AIM OF THE EXERCISE =>
The records below are to be reproduced exactly, and no picture should appear in the copy.

Crawled caption data:

_ _ _

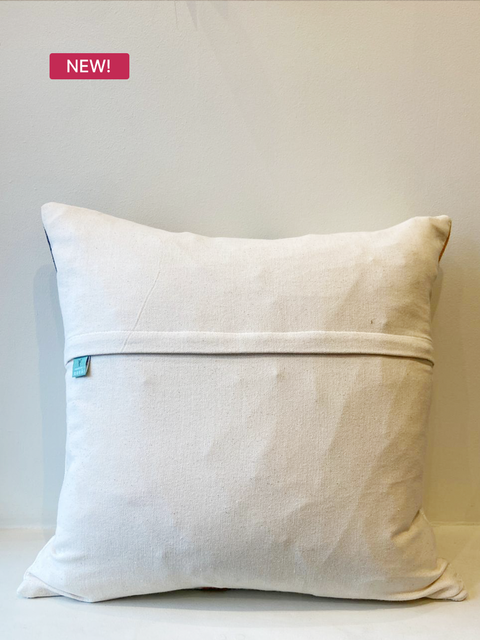 Horizon Cushion Cover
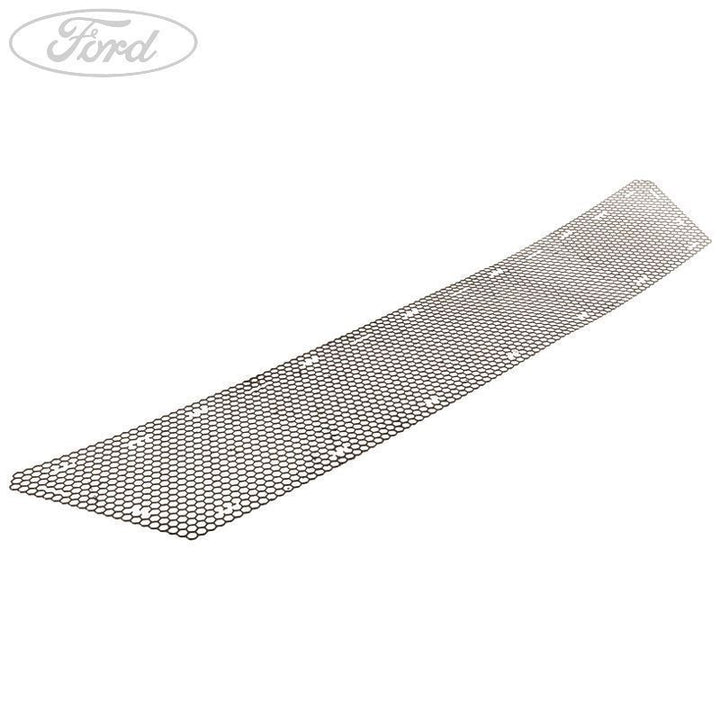 Originale Ford Focus 01/2016- Griglia Bumper Inferiore Sportiva 1937412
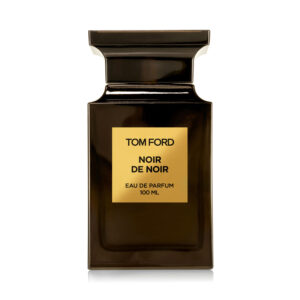 TOM FORD Noir de Noir Eau de Parfum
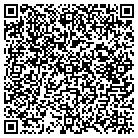 QR code with Lifeguard Auto Service Center contacts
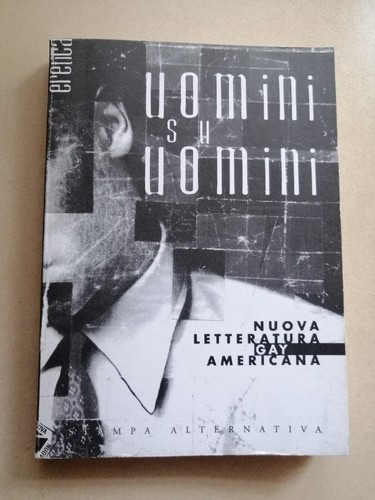 Uomini nuova - su,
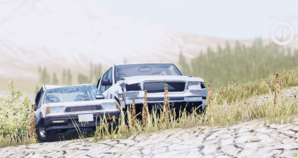 screenshot_00470.png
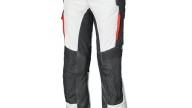 Moto - News: Held: giacca Carese Evo e pantalone Torno Evo, il completo del mototurista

_ _ _

OUTPUT OF THE EXERCISE =>
 Horizon Cushion Cover
 Originale Ford Focus 01/2016- Griglia Bumper Inferiore Sportiva 1937412
 TOM FORD Noir de Noir Eau de Parfum
 QR code with Lifeguard Auto Service Center contacts
 Uomini nuova - su,
 screenshot_00470.png
 Moto - News: Held: giacca Carese Evo e pantalone Torno Evo, il completo del mototurista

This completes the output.